¿Quién después de Bolt?

DEPORTES 7-8-2017 Razon 39

Se cortaba la coleta, en la cima de su arte, Rafael Guerra «Guerrita». Era la última corrida de la temporada 1899 y los tribuletes preguntaban al maestro cordobés por la identidad de su sucesor. «Después de mí, naide. Y después de naide, Fuentes», dijo en referencia a Antonio Fuentes Zurita, un diestro sevillano más célebre a la postre por su faceta de ganadero que por su arte como matador. No es probable que Usain Bolt conozca la historia de la tauromaquia y ni siquiera es posible traducir al inglés la palabra «naide», pero el vacío que queda en los cien metros con su retirada es, igual que cuando Guerrita se fue, abisal.

En términos cronométricos, la ausencia de Bolt de las pistas se mide con la diferencia entre su récord del mundo y el segundo mejor marquista de la historia, su compatriota Yohan Blake: once centésimas que en poco más de nueve segundos y medio suponen una enormidad, aunque señalarían directamente al primer candidato a detentar el cetro de la velocidad en la era post-Usain. A sus 27 años, mostró una gran madurez en las semifinales de anteayer en Londres pero una mala salida en la final le impidió subirse al podio.

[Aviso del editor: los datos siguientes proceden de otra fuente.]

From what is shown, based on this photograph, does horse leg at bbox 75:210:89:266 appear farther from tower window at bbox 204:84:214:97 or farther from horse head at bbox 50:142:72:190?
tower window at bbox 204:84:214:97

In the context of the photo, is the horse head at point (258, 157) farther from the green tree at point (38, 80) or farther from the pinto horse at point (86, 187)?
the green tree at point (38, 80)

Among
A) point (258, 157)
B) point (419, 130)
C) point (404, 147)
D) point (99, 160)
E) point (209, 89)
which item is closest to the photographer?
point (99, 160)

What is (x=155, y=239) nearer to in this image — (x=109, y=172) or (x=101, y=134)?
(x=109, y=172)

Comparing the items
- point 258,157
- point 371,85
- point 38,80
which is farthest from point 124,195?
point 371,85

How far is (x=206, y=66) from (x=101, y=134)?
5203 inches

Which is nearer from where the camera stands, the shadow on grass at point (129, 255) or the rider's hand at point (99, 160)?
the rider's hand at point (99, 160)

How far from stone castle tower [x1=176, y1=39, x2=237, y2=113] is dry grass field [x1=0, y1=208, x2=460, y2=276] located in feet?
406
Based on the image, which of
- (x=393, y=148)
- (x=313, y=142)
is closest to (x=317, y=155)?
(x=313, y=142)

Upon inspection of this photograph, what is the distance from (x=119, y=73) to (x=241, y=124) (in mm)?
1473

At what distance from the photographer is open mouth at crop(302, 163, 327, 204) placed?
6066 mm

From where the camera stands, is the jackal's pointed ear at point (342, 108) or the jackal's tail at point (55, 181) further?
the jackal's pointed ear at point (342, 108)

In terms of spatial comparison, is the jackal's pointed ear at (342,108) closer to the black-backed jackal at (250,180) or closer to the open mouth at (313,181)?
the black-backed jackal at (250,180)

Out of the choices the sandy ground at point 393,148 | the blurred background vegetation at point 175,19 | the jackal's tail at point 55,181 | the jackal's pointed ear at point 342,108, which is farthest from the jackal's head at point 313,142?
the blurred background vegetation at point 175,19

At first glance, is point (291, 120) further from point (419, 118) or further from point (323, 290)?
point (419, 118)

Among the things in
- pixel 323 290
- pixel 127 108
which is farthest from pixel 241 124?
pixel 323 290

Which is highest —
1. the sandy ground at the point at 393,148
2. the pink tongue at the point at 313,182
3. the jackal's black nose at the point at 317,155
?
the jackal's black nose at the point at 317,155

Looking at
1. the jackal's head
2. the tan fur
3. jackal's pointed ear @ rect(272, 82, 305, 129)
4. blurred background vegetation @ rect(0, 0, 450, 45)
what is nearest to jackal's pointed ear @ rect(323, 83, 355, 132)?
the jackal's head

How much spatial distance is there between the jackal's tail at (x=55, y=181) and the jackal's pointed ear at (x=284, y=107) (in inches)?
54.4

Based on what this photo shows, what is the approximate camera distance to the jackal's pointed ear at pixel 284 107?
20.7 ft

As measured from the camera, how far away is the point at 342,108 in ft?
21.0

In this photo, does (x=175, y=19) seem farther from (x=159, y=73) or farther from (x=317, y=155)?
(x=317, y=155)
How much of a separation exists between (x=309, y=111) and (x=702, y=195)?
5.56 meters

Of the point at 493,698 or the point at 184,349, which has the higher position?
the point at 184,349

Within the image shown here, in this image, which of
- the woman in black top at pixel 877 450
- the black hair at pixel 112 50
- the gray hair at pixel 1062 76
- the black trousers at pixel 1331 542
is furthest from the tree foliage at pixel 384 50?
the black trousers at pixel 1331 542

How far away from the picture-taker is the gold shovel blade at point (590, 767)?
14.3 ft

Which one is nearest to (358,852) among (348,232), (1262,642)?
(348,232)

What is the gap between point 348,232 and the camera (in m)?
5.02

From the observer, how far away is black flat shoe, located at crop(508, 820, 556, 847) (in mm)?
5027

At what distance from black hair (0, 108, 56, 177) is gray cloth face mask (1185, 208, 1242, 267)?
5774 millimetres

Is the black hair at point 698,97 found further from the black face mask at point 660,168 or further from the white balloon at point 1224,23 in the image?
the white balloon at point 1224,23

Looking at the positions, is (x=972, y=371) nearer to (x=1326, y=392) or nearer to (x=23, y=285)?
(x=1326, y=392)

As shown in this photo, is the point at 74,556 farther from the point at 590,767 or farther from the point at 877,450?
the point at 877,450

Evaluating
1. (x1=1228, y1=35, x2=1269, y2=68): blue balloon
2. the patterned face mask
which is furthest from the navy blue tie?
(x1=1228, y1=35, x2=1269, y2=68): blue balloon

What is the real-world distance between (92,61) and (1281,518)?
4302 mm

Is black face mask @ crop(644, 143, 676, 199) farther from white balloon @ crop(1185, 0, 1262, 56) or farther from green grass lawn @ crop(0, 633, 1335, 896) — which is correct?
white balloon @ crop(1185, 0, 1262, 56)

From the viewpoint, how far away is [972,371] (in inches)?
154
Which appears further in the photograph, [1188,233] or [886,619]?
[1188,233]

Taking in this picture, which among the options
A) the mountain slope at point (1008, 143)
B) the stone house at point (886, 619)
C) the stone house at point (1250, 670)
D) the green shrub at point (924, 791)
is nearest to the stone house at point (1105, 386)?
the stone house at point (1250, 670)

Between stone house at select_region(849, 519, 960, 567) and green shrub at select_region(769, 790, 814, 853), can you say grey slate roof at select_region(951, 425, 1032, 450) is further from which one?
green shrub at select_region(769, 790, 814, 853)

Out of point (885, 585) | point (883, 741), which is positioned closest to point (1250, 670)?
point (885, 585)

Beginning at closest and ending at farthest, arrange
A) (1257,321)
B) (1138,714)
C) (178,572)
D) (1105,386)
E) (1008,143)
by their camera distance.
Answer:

El nombre de Blake, sin embargo, estará en todas las quinielas a partir del próximo Mundial. No en vano, ha sido el único atleta que ha ganado un oro planetario en 100 durante la era Bolt, ya que fue el campeón en Daegu 2011, cuando el mito se derrotó a sí mismo al hacer una salida nula. En la década que va desde el título de Tyson Gay hasta el logrado ahora por Justin Gatlin, dos estadounidenses convictos de dopaje, Jamaica ha copado las primeras plazas gracias a Blake, que en Corea mantuvo a raya a Walter Dix, uno de esos velocistas americanos que irrumpen ruidosamente en la escena y desaparecen enseguida como una pompa de jabón, y al longevo Kim Collins.

Dopaje

Quien con toda seguridad no merece permanecer mucho tiempo en el trono de Bolt es Justin Gatlin, su inesperado verdugo. Campeón olímpico en 2004 y mundial en 2005, el esprínter de Brooklyn ha purgado dos sanciones por dopaje, un año en 2001 y cuatro en 2006. Después de lo cual, con los 33 cumplidos, corrió más rápido que nunca, una marca de 9.74 de todo punto increíble para quien jamás había bajado antes de 9.80, ni siquiera con la comprobada ayuda farmacológica. Es como si el Alberto Contador actual, veterano y sin el proveedor cárnico de antaño, escalase el Angliru más rápido que cuando se zampaba aquellos entrecots mágicos.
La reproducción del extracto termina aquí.